Throughout the postwar period, the state played a larger role in regulating and subsidizing occupationally based insurance schemes in the Nordic countries than elsewhere in mainland Western Europe. Immediately after the war Sweden introduced universal flat-rate pensions, family allowances, and sickness insurance similar to those recommended by Beveridge in Britain. But in 1959 Sweden shifted to higher, income related benefits, under pressure from blue-collar workers who wanted more in terms of coverage and levels of benefits. Similarly, shortly after the war, Norway expanded and integrated its system on Beveridge-style lines, but from 1966 moved to an income-related system. Norway, unlike Sweden and Denmark, had not entered the European Union by 2004, but, with its oil-rich economy, it maintained high standards of social benefits without external pressure.
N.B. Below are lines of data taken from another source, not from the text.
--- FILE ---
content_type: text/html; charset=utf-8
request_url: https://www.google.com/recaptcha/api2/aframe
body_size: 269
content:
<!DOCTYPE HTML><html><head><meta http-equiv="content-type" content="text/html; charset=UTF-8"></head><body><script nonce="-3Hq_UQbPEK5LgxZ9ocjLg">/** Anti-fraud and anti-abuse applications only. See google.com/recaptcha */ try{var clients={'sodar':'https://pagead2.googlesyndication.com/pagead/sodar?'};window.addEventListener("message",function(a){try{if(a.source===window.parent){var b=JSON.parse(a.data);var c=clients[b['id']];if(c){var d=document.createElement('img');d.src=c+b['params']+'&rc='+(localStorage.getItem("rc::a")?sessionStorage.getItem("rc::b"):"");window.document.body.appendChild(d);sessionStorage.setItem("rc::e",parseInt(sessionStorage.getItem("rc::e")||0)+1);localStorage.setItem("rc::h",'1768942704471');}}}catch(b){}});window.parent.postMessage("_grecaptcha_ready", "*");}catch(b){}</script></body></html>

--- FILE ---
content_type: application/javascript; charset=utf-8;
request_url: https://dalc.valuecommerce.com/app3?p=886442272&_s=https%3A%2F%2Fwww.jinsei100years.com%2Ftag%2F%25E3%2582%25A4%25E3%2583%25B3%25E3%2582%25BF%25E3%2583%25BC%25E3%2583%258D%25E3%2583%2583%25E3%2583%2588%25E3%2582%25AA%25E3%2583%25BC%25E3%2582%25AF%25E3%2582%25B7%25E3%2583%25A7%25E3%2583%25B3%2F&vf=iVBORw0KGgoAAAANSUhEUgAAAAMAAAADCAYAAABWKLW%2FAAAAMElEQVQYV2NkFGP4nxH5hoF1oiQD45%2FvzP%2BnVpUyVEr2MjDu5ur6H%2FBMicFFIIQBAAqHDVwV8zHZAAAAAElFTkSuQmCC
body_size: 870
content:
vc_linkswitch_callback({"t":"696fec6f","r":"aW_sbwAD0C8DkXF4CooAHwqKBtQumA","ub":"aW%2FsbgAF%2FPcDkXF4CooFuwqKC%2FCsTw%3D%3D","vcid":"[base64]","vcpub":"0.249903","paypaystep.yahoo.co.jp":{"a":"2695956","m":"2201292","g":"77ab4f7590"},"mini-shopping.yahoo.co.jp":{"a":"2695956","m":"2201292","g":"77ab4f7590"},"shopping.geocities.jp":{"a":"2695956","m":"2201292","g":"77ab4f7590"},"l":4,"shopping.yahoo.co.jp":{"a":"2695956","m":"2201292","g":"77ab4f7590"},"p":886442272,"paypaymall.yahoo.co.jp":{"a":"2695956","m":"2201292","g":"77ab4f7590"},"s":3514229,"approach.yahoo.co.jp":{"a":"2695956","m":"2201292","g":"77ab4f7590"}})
Denmark, like Norway, recovered slowly from wartime occupation and only in the 1950s did a Social Democratic government introduce a universal, and initially modest, social insurance system.

EASTERN EUROPE FROM COMMUNISM TO TRANSITION

In Eastern Europe from 1948 a fairly uniform welfare system was introduced throughout the Soviet bloc. Notions of insurance and of statutory rights were replaced by provision of benefits by the state, paid either directly through state agencies or through the workplace or trade unions. Because unemployment was deemed not to exist, neither did unemployment benefits, though these were introduced in Hungary in the late 1980s, when the extent of unemployment became impossible to ignore. The schemes were universal and so included those, such as independent farmers in Czechoslovakia, who previously had been excluded. In general, elite groups and key workers such as miners received higher benefits. After 1989, East Germany was absorbed into the West German system. Elsewhere, often encouraged by the World Bank, governments shifted to variable mixes of privatization and marketization of social insurance, retaining, at least in principle, basic, targeted, safety nets of social assistance. These were often very basic and steadily eroded, as in Russia and Hungary. The more prosperous Czech Republic retained a minimum income guarantee and relatively high levels of benefit for its poorest people. The entry of the major countries of East-Central Europe into the European Union in 2004 may be a step to greater harmonization of social insurance across the whole of Europe. However, as has been seen, national political, social, and economic differences have always profoundly shaped social insurance systems. Such differences are unlikely wholly to disappear.

See alsoOld Age; Public Health; Welfare State.

BIBLIOGRAPHY

Baldwin, Peter. The Politics of Social Solidarity: Class Bases of the European Welfare State, 1875–1975. Cambridge, U.K., 1990.

Flora, Peter, and Arnold J. Heidenheimer, eds. The Development of Welfare States in Europe and America. New Brunswick, N.J., 1981.

Gordon, Margaret S. Social Security Policies in Industrial Countries: A Comparative Analysis. Cambridge, U.K., 1988.

Hennock, E. P. British Social Reform and German Precedents: The Case of Social Insurance, 1880–1914. Oxford, U.K., 1987.

Palier, Bruno. ed. Comparing Social Welfare Systems in Southern Europe. Paris, 1997.

Thane, Pat. Foundations of the Welfare State. 2nd ed. London, 1996.

——. Old Age in English History: Past Experiences, Present Issues. Oxford, UK, 2000.